One of the innovative papers I heard at the SSHA last week was a presentation by Harvard graduate student Ian Miller, with a paper called “Reading 500 Years of Chinese History at Once”. (In the end Ian apologized for only getting to the last 188 years of the Qing Dynasty.) I won’t mention the details, since Ian hasn’t yet published any of this work. But it was a genuinely fascinating exploration of emerging tools in the “digital humanities,” to apply topic analysis to a 188-year series of Imperial memoranda. Ian’s goal was to identify spikes of interest in topics such as rebels and bandits, and the work was really fascinating to hear about. (Here are a couple of interesting pages on digital humanities; link, link.)
The basic insight that is leading to new research in digital humanities is the fact that vast quantities of texts are now available for quantitative analysis. Humanists typically work with texts, and up till now their approaches have largely taken the form of close readings and semantic interpretations. Now that much of the published corpus of humanity is available in digital form thanks to the Google Books project, and now that many archives are steadily moving their ephemera to digital versions as well, it is possible for humanities researchers to broaden their toolkit and look for patterns among these published and unpublished texts. Google’s NGrams tool allows all of us to do some of this kind of work (link, link), but more specialized tools for statistical analysis and presentation are needed if we are to go beyond compiling of changing frequencies of specific terms.
Statistical techniques for discovering “topics” in documents represent a crucial step forward in this endeavor. As Nelson Goodman noted in a pre-digital time, knowing what a text is “about” requires more than simply knowing what words are included in the document in what frequencies (Problems and Projects). We might have said at that point in the 1960s, that what we need beyond the syntax and the list of terms, is “understanding”, an irreplaceably human capability. But a central task for web-based search arises from exactly this issue, and a great deal of research has been done to attempt to do a better job of discovering the “topics” that are central in a given document without invoking a human reader. And surprisingly enough, real progress has been made. This progress is at the heart of the digital humanities. The fundamental problem is this: are there statistical methods that can be used to analyze the frequency of the words included in a given document to provide a compressed analysis of the “topics” included in the document? We might then say that this compressed representation is a good approximation to what the document is “about”.

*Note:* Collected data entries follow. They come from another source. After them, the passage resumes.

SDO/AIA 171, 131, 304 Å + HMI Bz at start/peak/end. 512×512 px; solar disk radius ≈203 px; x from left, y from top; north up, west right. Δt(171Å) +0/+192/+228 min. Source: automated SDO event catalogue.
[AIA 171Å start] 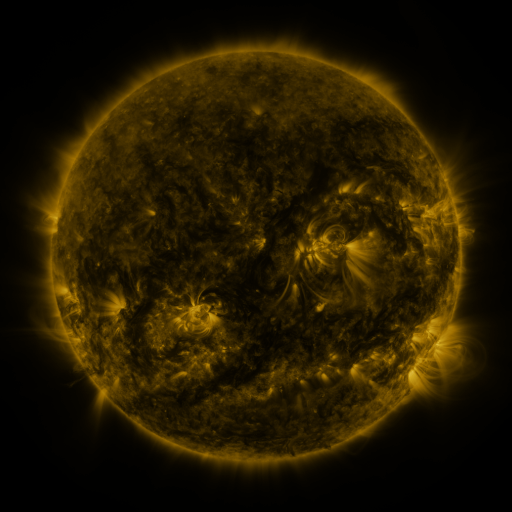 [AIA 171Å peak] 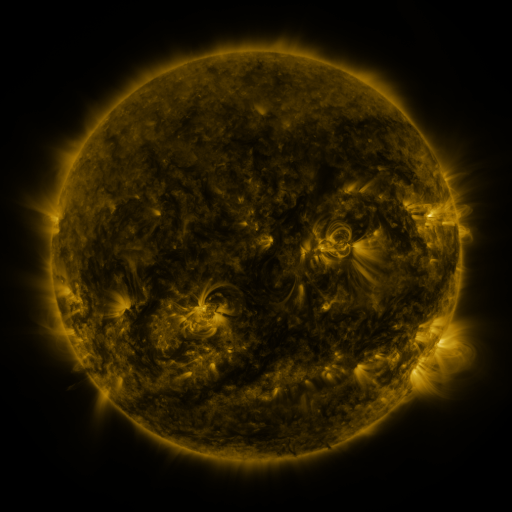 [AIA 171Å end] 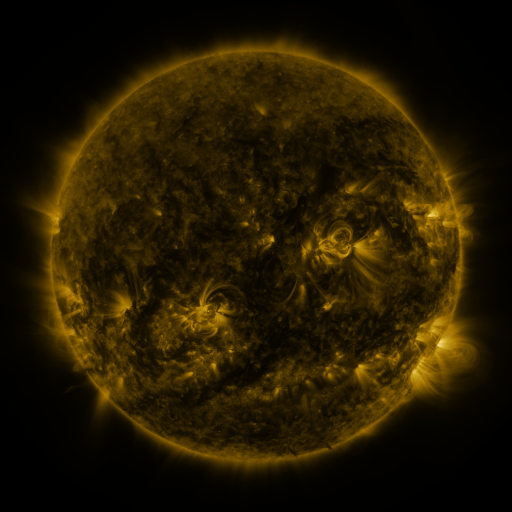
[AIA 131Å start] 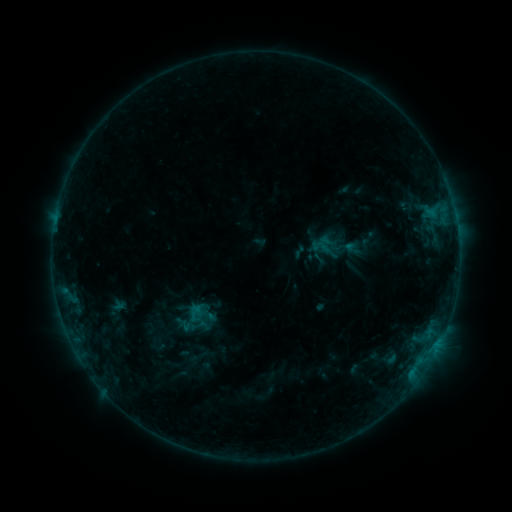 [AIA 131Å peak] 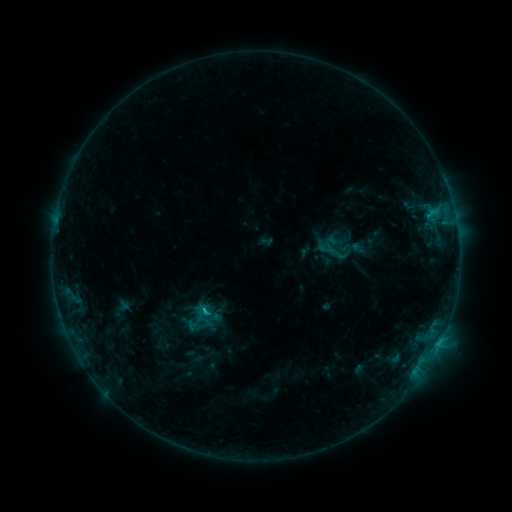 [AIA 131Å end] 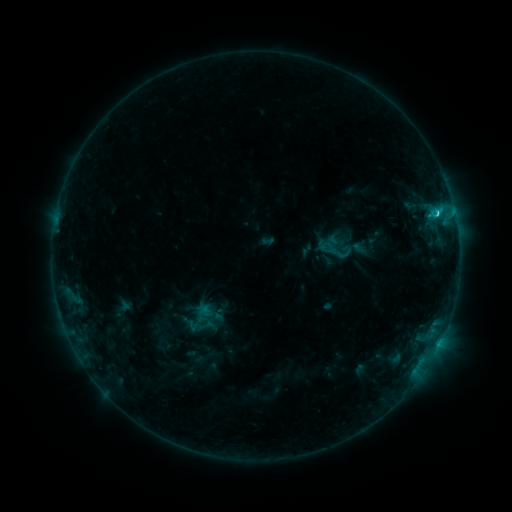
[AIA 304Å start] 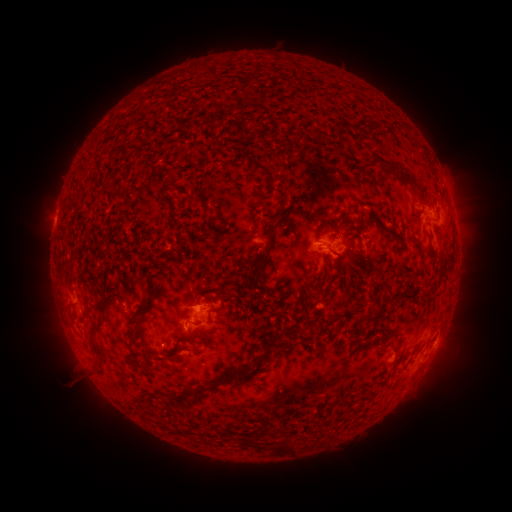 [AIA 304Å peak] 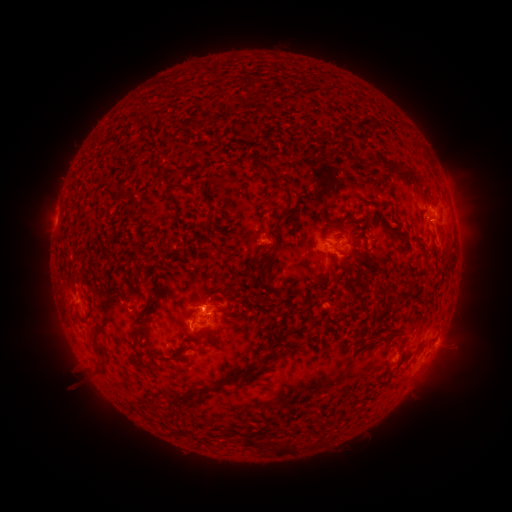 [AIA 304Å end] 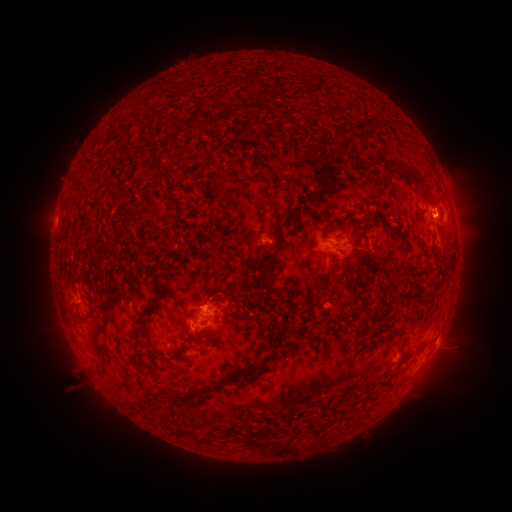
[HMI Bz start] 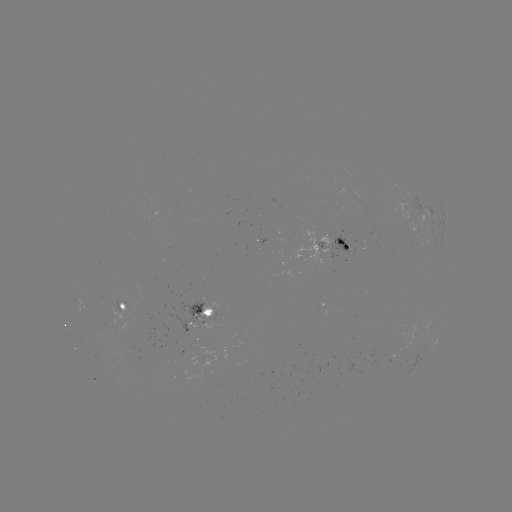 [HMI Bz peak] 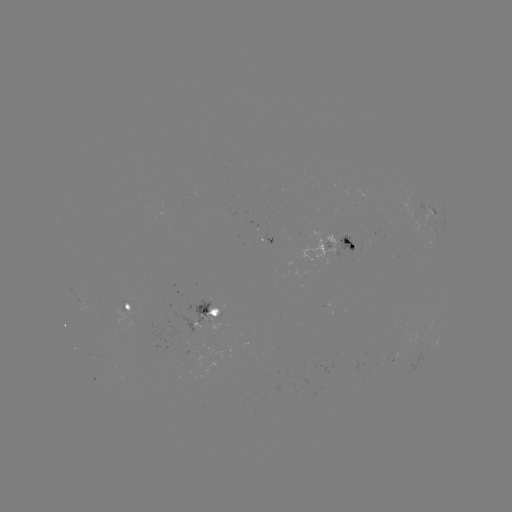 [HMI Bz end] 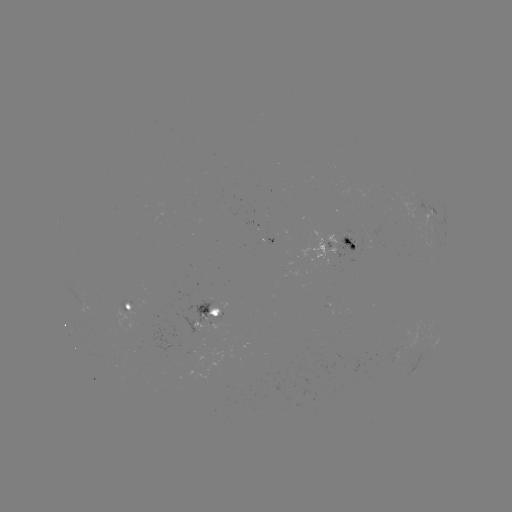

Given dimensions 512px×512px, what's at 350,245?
emerging-flux region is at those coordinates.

A theoretical advancement, and corresponding set of tools, that is frequently invoked in research projects in this field is a “latent Direchet allocation” (LDA), a statistical technique for using word frequencies in a document to sort out a smaller set of topics. David Blei, Andrew Ng, and Michael Jordan introduced the idea in 2003 (link). (There is a detailed and technical description of the model in Wikipedia; link.) They indicate that this method is similar to algorithms based on “latent semantic indexing”. Here is how Blei, Ng, and Jordan describe the approach in the abstract to this paper:
We describe latent Dirichlet allocation (LDA), a generative probabilistic model for collections of discrete data such as text corpora. LDA is a three-level hierarchical Bayesian model, in which each item of a collection is modeled as a finite mixture over an underlying set of topics. Each topic is, in turn, modeled as an infinite mixture over an underlying set of topic probabilities. In the context of text modeling, the topic probabilities provide an explicit representation of a document. We present efficient approximate inference techniques based on variational methods and an EM algorithm for empirical Bayes parameter estimation. We report results in document modeling, text classification, and collaborative filtering, comparing to a mixture of unigrams model and the probabilistic LSI model.
And here is their statement of the goal of LDA analysis:
The goal is to find short descriptions of the members of a collection that enable efficient processing of large collections while preserving the essential statistical relationships that are useful for basic tasks such as classification, novelty detection, summarization, and similarity and relevance judgments. (993)
And here is a summary assessment of the effectiveness of the LDA representation of a set of documents relative to a less compressive representation:
We see that there is little reduction in classification performance in using the LDA-based features; indeed, in almost all cases the performance is improved with the LDA features. Although these results need further substantiation, they suggest that the topic-based representation provided by LDA may be useful as a fast filtering algorithm for feature selection in text classification. (1013)
Here is a table they provide illustrating the kind of topic analysis that this statistical methodology creates:
In some ways the type of application that Ian Miller is making of these tools seems ideal. This kind of statistical methodology can be applied to very large databases of historical texts in order to discover patterns that the authors of those texts would have been entirely unaware of. So methods like LPA seem well designed to uncover historically shifting patterns of topic emphasis by observers and policy makers over time and space.
This is just a first cut for me on the kind of reasoning and statistical analysis that information theorists are employing to do semantic analysis of documents, and I certainly don’t have a good understanding of how this works in detail. The power of these frameworks seems very great, though, and well worth studying in greater detail by historians and humanists.